- [Text segment]:
There’s an amazing amount of information encoded in simple bird calls. Consider chickadees. In the winter months throughout North America, chickadees are faced with a wide variety of different potential predators, such as owls, accipiter hawks, and merlins. Interestingly, a relatively large potential predator such as a Great Horned Owl poses less of a threat to a chickadee than does a small Northern Pygmy-Owl. This is because maneuverability in flight generally increases as the body size of a bird decreases, so a chickadee can more easily evade an attack by a bigger than by a smaller predatory bird.

One way chickadees might communicate information about the level of predator threat is with the “chick-a-dee” call. To test whether the “chick-a-dee” vocalization varies in some predictable way with perceived threat, University of Montana researchers Erick Greene, Chris Templeton, and Kate Davis introduced perched live predatory birds into large, outdoor, semi-natural aviaries that contained flocks of chickadees. Predators included a dozen different species raptors that ranged 10-fold in body size from the tiny Northern Pygmy-Owl to the large Great Horned Owl. During each presentation, they recorded vocalizations of the chickadees.

They discovered that the “dee dee” portion of the “chick-a-dee” call of a Black-capped Chickadee signals information about the level of threat that a bird perceives. The greater the threat (like the threat of predation from a smaller owl or a merlin), the more “dees” there were at the end of the call! Not only that, the researchers presented only the vocalizations that were recorded in response to both Northern Pygmy-Owls (high threat) and Great Horned Owls (low threat) to other chickadee flocks. The chickadees that were presented with recordings also responded much more strongly to the high-threat “chick-a-dee” calls than to the low-threat calls by approaching the playback speaker and increasing their vocalization rates.

Taken together, these results indicate that the information encoded in the “chick-a-dee” call can actually be used for communicating information about predator risk to other flockmates. And you thought they were just trying to be cute!

- [Tasks for this exercise]:
- a) Duplicate the chickadee passage word for word, from "There’s an amazing" to "smaller predatory bird.".
- b) According to the chickadee passage, why is a small Northern Pygmy-Owl more dangerous to a chickadee than a large Great Horned Owl? Answer in one to three sentences.

[Dataset entries]
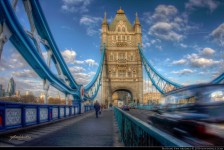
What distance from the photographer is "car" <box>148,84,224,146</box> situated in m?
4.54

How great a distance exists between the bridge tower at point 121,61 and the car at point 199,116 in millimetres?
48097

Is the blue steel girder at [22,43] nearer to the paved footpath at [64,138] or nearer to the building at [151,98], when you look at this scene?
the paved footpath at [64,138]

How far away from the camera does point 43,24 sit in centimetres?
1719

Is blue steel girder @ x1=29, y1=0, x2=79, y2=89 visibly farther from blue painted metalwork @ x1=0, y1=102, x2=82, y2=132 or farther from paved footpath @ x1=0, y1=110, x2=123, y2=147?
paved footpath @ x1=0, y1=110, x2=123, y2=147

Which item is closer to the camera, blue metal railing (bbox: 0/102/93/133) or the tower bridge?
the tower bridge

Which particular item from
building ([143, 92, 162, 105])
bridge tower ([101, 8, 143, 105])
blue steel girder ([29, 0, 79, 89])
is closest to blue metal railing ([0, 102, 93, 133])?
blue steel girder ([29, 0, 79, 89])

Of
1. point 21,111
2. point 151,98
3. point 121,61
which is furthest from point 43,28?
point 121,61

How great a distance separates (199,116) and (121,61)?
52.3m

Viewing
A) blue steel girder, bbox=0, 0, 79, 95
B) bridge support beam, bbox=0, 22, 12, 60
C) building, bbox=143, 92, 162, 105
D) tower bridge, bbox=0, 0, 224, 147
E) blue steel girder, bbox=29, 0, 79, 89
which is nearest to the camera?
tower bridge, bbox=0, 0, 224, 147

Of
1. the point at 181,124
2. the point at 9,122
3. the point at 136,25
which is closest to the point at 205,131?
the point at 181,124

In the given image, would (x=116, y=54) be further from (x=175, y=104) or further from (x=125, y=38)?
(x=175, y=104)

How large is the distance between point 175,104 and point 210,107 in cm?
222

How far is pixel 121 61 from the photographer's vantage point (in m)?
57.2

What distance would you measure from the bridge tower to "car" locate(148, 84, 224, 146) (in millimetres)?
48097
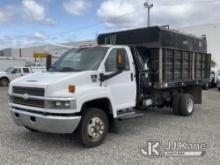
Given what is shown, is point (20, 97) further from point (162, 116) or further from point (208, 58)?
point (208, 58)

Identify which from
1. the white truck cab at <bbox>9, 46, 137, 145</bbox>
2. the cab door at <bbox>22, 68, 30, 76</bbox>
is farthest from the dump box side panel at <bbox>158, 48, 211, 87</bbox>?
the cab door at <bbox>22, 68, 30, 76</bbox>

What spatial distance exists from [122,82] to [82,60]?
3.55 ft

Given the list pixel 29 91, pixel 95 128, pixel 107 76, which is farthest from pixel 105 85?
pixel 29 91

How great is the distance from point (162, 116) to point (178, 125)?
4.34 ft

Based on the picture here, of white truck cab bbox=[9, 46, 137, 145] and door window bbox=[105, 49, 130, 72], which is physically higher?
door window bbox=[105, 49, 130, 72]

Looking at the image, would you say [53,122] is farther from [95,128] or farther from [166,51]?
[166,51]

==

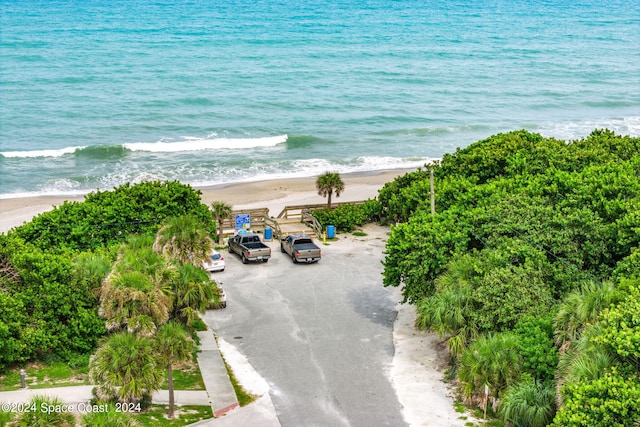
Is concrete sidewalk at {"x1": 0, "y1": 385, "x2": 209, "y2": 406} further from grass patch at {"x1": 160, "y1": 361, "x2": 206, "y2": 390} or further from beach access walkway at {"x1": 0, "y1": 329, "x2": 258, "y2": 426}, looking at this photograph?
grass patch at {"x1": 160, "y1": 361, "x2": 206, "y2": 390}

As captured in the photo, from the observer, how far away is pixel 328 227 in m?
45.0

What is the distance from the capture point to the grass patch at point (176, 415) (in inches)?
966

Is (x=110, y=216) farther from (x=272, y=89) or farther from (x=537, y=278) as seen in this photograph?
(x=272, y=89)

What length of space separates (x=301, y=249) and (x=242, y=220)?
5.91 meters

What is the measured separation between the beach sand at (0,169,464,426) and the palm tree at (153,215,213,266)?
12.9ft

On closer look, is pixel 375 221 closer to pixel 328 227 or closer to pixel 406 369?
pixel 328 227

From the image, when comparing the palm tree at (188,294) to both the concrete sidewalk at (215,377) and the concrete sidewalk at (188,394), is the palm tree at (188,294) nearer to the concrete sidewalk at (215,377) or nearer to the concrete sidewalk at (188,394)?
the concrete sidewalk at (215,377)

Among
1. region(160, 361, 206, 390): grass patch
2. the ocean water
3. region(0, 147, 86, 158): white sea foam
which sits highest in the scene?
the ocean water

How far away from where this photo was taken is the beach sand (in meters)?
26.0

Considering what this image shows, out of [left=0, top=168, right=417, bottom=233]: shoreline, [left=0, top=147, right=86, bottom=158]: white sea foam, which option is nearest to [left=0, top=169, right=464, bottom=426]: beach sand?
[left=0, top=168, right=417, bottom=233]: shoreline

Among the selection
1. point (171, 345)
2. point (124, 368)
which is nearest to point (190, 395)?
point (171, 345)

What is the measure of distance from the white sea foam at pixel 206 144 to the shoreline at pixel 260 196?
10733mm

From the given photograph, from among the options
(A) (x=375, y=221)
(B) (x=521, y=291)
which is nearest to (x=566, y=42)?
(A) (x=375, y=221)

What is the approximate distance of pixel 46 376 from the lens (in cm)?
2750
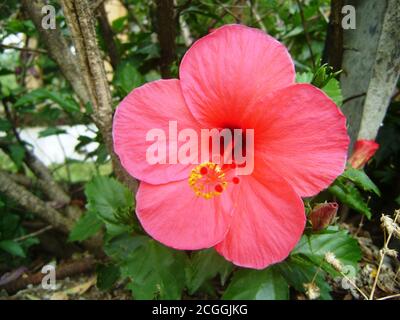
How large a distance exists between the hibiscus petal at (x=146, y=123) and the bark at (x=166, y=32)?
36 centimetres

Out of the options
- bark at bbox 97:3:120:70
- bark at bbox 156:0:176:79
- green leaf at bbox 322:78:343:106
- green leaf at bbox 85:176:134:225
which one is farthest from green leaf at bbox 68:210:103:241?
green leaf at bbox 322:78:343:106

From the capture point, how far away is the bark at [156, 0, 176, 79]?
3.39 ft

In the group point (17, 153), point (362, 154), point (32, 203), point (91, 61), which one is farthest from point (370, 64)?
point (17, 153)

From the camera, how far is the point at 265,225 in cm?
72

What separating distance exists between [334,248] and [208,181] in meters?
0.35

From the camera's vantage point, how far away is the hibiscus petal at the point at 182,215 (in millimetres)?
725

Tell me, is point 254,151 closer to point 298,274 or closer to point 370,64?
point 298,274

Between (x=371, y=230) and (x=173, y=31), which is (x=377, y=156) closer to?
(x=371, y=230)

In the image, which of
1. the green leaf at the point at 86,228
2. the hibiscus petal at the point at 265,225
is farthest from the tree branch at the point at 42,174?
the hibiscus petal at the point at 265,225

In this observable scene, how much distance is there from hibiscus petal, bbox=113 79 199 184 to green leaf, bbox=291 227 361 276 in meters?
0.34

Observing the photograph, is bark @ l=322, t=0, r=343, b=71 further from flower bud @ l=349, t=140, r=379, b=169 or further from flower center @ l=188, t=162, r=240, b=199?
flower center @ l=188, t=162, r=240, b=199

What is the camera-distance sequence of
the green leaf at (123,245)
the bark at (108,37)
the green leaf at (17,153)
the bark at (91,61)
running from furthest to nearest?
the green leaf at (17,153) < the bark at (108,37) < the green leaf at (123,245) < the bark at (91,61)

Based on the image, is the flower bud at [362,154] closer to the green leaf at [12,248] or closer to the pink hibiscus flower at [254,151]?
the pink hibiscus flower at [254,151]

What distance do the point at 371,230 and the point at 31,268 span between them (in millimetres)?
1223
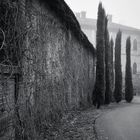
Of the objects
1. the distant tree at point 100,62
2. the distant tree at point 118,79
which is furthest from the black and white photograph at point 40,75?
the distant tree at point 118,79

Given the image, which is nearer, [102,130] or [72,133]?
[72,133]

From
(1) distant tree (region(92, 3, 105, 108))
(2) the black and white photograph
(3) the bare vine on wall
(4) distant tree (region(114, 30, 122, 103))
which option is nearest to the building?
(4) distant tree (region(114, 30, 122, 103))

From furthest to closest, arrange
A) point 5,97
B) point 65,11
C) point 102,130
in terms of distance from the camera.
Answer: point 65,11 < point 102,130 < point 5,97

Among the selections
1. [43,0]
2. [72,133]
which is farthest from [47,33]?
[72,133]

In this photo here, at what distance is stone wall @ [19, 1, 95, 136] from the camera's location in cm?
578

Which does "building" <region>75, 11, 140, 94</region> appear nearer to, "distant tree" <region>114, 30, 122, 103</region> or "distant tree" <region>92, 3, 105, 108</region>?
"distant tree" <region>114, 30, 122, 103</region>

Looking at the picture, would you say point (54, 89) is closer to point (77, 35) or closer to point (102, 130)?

- [Answers by task]:
- a)
There’s an amazing amount of information encoded in simple bird calls. Consider chickadees. In the winter months throughout North America, chickadees are faced with a wide variety of different potential predators, such as owls, accipiter hawks, and merlins. Interestingly, a relatively large potential predator such as a Great Horned Owl poses less of a threat to a chickadee than does a small Northern Pygmy-Owl. This is because maneuverability in flight generally increases as the body size of a bird decreases, so a chickadee can more easily evade an attack by a bigger than by a smaller predatory bird.

- b) Maneuverability in flight generally increases as a bird's body size decreases. A small predator like the Northern Pygmy-Owl is therefore more agile, and a chickadee can more easily evade an attack from a bigger predatory bird than from a smaller one.